- **Task**:
Copy out verbatim the lines starting with the line containing "How far is the bridge" and ending with the line containing "16812 centimetres", with both of those lines included.

- **Information provided**:
**********

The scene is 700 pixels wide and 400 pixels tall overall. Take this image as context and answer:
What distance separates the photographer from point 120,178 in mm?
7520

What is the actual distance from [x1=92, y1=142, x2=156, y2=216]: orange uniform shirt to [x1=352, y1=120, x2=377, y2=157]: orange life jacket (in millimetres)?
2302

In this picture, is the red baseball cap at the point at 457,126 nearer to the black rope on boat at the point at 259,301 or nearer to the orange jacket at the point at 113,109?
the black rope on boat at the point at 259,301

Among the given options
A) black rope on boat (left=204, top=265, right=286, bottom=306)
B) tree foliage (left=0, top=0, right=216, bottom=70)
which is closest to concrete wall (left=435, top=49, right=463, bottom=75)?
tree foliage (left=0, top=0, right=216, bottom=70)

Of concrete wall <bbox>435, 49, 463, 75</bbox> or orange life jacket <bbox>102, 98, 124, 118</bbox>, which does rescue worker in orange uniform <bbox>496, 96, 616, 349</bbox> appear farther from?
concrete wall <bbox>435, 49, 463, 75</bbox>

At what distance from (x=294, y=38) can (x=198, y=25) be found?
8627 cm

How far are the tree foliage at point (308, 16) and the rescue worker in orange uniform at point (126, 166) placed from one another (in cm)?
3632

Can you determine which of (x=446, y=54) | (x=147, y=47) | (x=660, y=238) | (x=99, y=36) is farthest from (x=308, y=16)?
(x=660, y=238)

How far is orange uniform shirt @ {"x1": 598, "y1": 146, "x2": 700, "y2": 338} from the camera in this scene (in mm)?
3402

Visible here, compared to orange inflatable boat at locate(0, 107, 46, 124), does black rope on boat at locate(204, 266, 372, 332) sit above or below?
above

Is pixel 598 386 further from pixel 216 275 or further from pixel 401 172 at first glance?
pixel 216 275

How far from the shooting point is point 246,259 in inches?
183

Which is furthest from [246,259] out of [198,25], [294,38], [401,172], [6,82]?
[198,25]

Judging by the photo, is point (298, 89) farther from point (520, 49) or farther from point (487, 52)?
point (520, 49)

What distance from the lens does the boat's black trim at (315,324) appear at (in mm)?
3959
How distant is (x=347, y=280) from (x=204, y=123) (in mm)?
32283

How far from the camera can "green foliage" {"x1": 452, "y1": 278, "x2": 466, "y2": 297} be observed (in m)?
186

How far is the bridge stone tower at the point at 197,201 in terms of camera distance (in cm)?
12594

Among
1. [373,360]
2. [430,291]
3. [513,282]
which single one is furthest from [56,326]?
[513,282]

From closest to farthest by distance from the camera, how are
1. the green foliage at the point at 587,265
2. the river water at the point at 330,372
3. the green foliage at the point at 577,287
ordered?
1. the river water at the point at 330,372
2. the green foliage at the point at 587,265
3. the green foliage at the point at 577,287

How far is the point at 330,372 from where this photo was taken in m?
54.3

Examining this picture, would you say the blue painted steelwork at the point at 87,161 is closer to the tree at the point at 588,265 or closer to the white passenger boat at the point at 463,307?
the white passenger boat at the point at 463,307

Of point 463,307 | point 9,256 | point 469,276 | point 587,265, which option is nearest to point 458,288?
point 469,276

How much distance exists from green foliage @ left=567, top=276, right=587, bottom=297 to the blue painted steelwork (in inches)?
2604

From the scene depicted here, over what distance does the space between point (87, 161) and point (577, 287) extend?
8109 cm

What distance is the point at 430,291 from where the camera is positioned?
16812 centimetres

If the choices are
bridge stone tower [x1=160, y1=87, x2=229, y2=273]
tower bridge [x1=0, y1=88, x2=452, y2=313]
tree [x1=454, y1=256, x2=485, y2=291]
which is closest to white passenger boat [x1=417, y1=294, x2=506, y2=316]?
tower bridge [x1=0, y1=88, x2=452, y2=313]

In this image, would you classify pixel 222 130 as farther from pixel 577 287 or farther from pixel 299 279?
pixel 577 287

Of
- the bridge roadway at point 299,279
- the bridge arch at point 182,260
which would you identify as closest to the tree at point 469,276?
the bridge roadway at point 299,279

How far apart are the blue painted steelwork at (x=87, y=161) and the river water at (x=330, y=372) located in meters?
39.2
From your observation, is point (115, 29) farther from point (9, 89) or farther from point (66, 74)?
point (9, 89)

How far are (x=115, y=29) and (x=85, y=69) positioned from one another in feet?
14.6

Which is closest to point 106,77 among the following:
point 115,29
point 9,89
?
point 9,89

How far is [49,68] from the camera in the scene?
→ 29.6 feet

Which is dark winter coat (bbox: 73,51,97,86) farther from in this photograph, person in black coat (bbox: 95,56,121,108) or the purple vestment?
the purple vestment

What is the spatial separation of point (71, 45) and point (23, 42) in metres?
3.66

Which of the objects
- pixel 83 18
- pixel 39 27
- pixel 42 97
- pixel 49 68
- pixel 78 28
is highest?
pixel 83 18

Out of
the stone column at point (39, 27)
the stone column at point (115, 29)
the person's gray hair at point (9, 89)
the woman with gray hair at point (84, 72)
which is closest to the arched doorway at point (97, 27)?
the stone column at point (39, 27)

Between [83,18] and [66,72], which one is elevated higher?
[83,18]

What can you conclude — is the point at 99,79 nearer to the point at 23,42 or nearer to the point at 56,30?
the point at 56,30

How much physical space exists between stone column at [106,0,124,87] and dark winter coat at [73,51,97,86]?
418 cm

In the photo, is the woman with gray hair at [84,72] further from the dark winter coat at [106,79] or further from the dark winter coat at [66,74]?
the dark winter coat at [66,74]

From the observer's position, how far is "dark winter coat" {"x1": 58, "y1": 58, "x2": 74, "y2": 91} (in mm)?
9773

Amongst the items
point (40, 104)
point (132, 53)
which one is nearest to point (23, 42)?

**********

- **Reply to the exercise**:
How far is the bridge stone tower at the point at 197,201 in terms of camera distance (in cm)?
12594

Among
1. [373,360]
2. [430,291]
3. [513,282]
which single one is furthest from [56,326]?
[513,282]

From closest to farthest by distance from the camera, how are
1. the green foliage at the point at 587,265
2. the river water at the point at 330,372
3. the green foliage at the point at 577,287
ordered?
1. the river water at the point at 330,372
2. the green foliage at the point at 587,265
3. the green foliage at the point at 577,287

How far is the point at 330,372 from where this photo was taken in m?
54.3

Examining this picture, would you say the blue painted steelwork at the point at 87,161 is closer to the tree at the point at 588,265 or closer to the white passenger boat at the point at 463,307?
the white passenger boat at the point at 463,307

Of point 463,307 | point 9,256 | point 469,276 | point 587,265, which option is nearest to point 458,288?
point 469,276

How much distance exists from green foliage @ left=567, top=276, right=587, bottom=297 to the blue painted steelwork (in inches)?
2604

From the scene depicted here, over what distance does the space between point (87, 161) and point (577, 287) extend?
8109 cm

What distance is the point at 430,291 from where the camera is positioned?
16812 centimetres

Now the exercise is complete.